Dr. Sternberg explained CRISPR-Cas9 technology and how it could change medical treatments when he delivered his address as the Guest Speaker at the Plenary session Friday. He and biochemist Jennifer Doudna, PhD, are the co-authors of the book about CRISPR, A Crack in Creation: Gene Editing and the Unthinkable Power to Control Evolution.

Dr. Sternberg earned his PhD in chemistry from the University of California, Berkeley, where he worked in Dr. Doudna’s lab as its team advanced the use of CRISPR-Cas9 for gene editing. He is now a scientist and group leader of technology development at Caribou Biosciences, Inc.

Molecular “scissors”

“Certain CRISPR systems comprise Cas9, a protein molecule, and RNA, a polymeric molecule,” Dr. Sternberg said in an interview about his talk. “You can think of these two molecules forming a tight interaction or tight complex that acts like a pair of molecular scissors,” he said. “This complex has two properties. The RNA sequence acts like a pair of GPS coordinates to allow the complex to home in on a very particular sequence of DNA inside of cells. The Cas9 protein acts like the scissors in that it has the property of being able to cut DNA into two pieces. In the context of bacteria, that molecular scissor function is used to actually eradicate viral DNA during an infection. If you use those same properties inside of human cells, you can tap into a cell’s natural ability to repair broken strands of DNA.”

As challenging as it is to bring together Cas9 and RNA, programming the molecular machine to find mutated gene sequences in cells that cause disease is just as big of a test. The mutated DNA sequence is not just removed. Instead, Cas9 cuts the mutated DNA sequence to start a subsequent DNA repair process.

“That damage acts as a hot spot that kicks the cell into this repair mode where you can now harness that damage to initiate the replacement of the mutated sequence with a healthy sequence that eliminates the mutation,” Dr. Sternberg said. “Using standard techniques in biotechnology, we can deliver CRISPR-Cas9 into human cells by packaging the molecules into something called a vector, essentially an artificial mini-chromosome.”

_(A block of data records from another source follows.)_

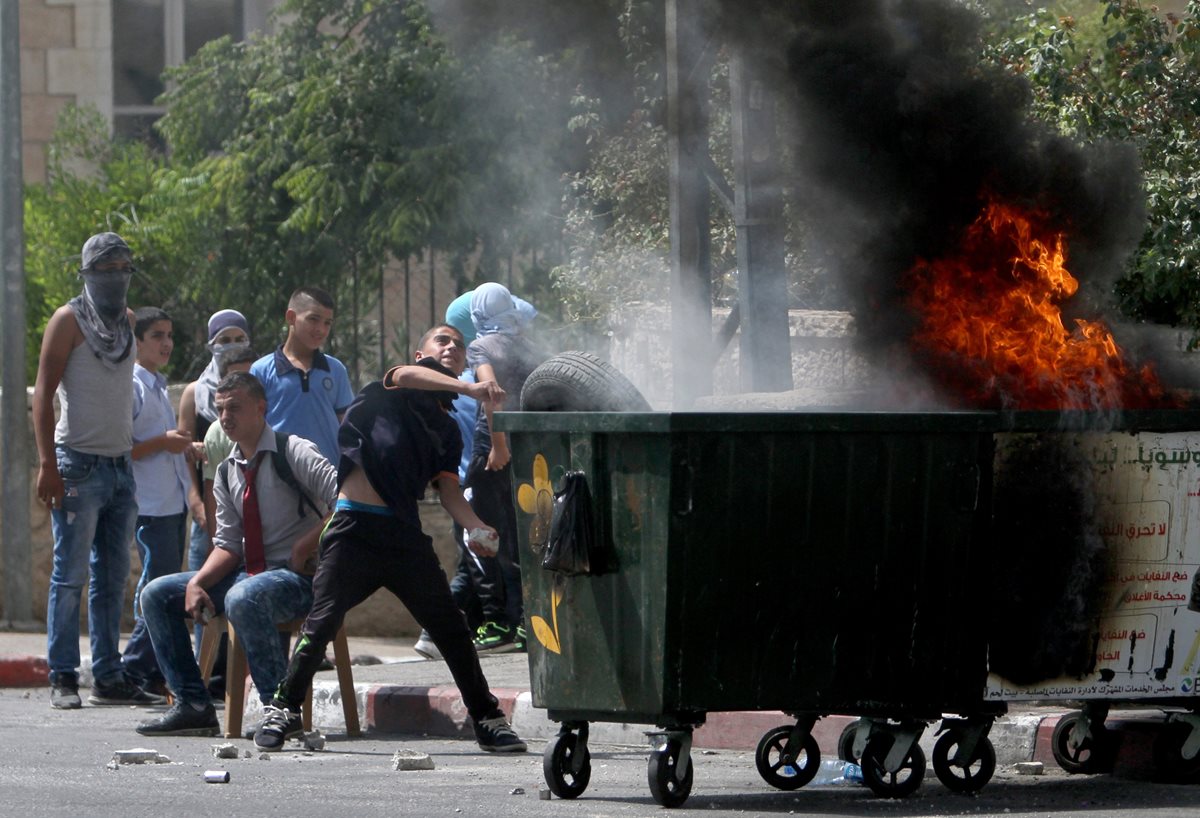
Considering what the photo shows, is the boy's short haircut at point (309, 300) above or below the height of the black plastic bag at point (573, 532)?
above

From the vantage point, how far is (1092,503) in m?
5.87

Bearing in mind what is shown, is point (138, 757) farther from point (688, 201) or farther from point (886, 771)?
point (688, 201)

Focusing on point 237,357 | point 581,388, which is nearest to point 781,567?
point 581,388

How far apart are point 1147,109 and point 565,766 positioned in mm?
5128

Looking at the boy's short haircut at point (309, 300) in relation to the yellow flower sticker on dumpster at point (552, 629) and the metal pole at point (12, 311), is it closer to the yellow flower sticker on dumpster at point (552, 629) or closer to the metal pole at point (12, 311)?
the metal pole at point (12, 311)

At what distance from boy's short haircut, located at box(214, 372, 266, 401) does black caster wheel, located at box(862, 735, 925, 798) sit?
2909 millimetres

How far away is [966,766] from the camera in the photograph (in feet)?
19.7

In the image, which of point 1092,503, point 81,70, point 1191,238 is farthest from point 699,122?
point 81,70

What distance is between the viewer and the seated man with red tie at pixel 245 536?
7.65 meters

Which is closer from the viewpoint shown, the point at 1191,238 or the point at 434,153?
the point at 1191,238

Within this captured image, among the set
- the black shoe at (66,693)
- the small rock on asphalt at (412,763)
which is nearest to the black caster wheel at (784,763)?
the small rock on asphalt at (412,763)

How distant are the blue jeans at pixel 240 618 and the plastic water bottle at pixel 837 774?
84.2 inches

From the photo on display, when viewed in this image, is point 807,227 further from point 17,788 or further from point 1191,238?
point 17,788

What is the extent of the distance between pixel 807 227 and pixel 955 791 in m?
2.73
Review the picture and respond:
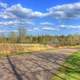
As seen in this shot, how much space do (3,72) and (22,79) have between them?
70.3 inches

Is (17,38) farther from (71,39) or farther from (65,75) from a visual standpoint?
(65,75)

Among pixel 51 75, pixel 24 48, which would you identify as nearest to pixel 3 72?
pixel 51 75

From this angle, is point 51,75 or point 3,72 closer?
point 51,75

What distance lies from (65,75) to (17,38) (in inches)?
992

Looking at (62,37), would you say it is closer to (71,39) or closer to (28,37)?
(71,39)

The human cells interpret the vector DNA as their own, then produce the Cas9 protein and the RNA, which homes in on the mutated gene sequence. The damaged DNA initiates the process to edit the mutated gene sequence and begin the repair.

What’s ahead?

“The real challenge moving forward in terms of converting this into something that is going to be effective in the clinic is the delivery,” Dr. Sternberg said. “How can you introduce these molecules into living patients who already have this disease? How can you precisely edit enough cells in the body for there to be a reversal of the symptoms?”

Another challenge he identified is to make the tool accurate enough that it finds and edits only the mutated gene sequence and not other similar sequences. If another gene sequence is promiscuously damaged, the editing process could actually create new mutations.

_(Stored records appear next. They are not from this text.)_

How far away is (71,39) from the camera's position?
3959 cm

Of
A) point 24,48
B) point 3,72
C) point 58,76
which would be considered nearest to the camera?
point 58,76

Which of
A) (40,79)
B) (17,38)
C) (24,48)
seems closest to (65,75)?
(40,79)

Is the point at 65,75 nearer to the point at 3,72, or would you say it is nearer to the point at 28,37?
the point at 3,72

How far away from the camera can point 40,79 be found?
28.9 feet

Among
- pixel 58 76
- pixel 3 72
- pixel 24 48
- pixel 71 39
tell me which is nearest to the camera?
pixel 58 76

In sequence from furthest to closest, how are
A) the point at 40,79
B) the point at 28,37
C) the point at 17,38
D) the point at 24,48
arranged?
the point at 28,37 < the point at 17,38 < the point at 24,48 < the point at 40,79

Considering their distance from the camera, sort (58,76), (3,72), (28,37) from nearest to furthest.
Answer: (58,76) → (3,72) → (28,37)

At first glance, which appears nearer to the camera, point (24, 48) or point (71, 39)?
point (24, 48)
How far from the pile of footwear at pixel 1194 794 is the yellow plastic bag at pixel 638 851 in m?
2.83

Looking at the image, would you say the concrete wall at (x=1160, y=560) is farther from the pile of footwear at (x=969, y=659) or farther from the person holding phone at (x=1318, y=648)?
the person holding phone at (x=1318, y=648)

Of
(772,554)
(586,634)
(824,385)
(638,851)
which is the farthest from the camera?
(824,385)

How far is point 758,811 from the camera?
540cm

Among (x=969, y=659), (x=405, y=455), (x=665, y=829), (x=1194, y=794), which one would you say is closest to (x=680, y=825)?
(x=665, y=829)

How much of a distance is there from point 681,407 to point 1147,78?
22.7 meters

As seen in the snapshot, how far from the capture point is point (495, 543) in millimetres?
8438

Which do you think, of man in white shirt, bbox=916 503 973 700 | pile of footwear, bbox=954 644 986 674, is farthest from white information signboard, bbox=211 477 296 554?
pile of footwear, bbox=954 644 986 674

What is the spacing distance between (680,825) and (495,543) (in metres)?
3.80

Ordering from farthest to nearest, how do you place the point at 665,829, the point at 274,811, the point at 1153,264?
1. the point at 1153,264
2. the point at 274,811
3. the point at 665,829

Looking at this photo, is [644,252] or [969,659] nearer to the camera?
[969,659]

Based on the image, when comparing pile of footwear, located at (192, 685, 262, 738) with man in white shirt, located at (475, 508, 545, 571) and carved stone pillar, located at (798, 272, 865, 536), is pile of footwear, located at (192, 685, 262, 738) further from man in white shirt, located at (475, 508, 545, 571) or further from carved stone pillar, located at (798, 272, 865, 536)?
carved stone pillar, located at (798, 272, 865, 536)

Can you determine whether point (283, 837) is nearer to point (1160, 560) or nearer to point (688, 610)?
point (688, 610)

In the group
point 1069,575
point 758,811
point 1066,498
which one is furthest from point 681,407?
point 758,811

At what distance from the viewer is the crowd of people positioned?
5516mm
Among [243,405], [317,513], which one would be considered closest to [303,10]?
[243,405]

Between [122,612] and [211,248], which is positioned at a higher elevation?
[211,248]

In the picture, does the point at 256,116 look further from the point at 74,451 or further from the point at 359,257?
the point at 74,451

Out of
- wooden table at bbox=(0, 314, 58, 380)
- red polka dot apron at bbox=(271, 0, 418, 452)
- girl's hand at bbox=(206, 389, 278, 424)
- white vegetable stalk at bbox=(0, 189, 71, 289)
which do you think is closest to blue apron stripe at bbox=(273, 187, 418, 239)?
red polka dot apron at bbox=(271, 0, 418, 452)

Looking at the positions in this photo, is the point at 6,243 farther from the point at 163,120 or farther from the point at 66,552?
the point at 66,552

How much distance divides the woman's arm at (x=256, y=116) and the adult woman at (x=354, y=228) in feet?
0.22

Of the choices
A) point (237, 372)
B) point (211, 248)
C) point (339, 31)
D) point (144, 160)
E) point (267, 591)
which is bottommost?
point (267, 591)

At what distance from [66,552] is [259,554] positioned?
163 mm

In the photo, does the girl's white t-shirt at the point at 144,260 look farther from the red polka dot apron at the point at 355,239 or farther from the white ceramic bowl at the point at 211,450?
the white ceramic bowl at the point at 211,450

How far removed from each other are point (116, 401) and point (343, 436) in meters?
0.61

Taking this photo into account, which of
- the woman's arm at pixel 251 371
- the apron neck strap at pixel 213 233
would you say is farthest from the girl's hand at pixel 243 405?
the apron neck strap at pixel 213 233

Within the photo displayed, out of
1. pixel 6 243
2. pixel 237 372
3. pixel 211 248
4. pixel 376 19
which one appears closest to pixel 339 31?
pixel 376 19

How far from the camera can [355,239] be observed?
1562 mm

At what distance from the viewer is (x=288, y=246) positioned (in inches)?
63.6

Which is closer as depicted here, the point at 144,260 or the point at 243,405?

The first CRISPR clinical trials have begun in China, where the technology is being used to generate gene-edited immune cells that are transplanted into patients to target various cancers through immunotherapy. Other clinical trials are planned in the U.S. and China. These trials involve ex vivo therapies, where immune cells are edited outside the body, expanded, and transplanted back into patients.

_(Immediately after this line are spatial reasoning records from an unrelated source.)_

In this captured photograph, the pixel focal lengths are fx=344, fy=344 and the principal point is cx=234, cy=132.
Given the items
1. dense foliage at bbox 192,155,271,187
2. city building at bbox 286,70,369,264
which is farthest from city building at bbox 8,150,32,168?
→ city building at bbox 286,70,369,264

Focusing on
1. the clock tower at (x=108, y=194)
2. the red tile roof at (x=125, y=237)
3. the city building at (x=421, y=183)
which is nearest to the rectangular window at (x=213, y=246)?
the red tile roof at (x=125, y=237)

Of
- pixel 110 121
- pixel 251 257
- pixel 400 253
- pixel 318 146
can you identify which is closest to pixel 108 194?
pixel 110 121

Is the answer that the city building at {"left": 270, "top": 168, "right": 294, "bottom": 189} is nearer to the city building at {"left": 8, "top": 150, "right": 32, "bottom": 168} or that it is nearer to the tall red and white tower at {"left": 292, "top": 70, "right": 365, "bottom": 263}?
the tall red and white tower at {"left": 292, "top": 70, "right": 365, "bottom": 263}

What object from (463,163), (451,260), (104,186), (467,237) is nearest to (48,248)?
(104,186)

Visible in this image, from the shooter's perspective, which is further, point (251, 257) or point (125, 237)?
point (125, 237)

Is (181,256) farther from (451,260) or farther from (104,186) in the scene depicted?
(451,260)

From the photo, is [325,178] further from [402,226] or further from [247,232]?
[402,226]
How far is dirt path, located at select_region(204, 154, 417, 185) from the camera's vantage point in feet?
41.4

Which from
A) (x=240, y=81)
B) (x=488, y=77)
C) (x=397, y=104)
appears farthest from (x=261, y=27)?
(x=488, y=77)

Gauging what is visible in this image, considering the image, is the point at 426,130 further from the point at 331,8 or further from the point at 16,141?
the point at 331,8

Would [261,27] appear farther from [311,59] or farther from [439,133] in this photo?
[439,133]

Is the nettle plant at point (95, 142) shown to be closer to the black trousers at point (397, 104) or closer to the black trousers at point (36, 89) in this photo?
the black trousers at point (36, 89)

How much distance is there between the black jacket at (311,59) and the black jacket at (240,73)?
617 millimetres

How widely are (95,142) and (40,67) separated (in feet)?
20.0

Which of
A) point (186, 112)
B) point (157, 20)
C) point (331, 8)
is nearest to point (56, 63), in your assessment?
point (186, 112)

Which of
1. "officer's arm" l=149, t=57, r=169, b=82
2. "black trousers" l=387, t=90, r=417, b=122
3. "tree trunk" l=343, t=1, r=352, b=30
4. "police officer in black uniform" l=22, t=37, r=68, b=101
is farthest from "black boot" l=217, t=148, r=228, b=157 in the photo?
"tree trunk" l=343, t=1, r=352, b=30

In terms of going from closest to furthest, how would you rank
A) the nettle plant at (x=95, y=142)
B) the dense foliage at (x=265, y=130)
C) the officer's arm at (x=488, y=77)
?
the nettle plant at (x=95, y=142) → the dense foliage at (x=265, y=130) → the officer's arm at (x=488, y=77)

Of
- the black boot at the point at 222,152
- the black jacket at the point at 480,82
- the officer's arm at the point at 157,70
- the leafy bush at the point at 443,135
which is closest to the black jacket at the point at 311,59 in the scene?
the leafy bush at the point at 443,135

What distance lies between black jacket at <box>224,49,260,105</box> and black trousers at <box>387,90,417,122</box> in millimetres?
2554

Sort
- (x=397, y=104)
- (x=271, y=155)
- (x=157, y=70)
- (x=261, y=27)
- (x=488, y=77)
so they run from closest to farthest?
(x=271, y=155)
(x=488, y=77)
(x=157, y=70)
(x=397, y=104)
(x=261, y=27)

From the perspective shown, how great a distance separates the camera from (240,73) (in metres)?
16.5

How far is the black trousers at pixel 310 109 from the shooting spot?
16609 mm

The next big step would be in vivo treatments in humans. Several research facilities and multiple companies are working on that technology.

“I think that in the next couple of years we are certainly going to see numerous trials beginning for these ex vivo therapies. It is going to be a bit slower on the in vivo front because the safety and delivery challenges are much greater,” Dr. Sternberg said. “There has been so much momentum on the tool development front that when it comes to editing cells in the laboratory, the technology is working fantastically. Now it’s just a matter of seeing if the efficiency of the editing tools inside the body is going to be high enough.”